8.5.10. The personal data in laptops, in case they are not used in the network for the purpose of transfer of data of the Controller, shall be protected by the means of the respective measures, corresponding to the risk of processing.

8. 6. The Controller applies appropriate technical and organizational measures, ensuring a standardized processing of personal data, which is necessary for the specific purpose of the data processing.
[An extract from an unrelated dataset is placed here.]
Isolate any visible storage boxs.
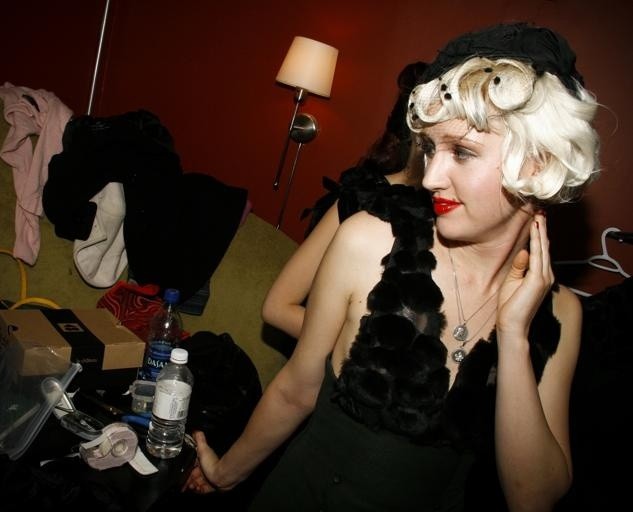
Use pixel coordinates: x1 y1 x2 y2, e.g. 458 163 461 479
2 308 146 377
The above said obligation shall apply to the respective quantity of collected Personal data, the scope of their processing, the period of storage of such Personal data and the accessibility of the personal data.

9. CONTACT DETAILS

9.1. You are welcome to contact us with any questions you might have regarding the present policy and / or the protection of the data as a whole, using the following contact details:
Email: ………………………..
Phone: + 359………………………….

Supervisory authority:
Personal Data Protection Commission

Address: 1592 Sofia 2 Tsvetan Lazarov blvd
phone: +359 2 915 3580 Fax +359 2 915 3525
Email: kzld@cpdp.bg
Website: http://www.cpdp.bg/

10. FINAL PROVISIONS

10. 1. The Policy shall be reviewed annually at the initiative of the controller and/or in case of changes in the legal regulations, governing the processing of personal data.

10. 2. The Policy and any amendments thereto shall come into force on the date of their approval.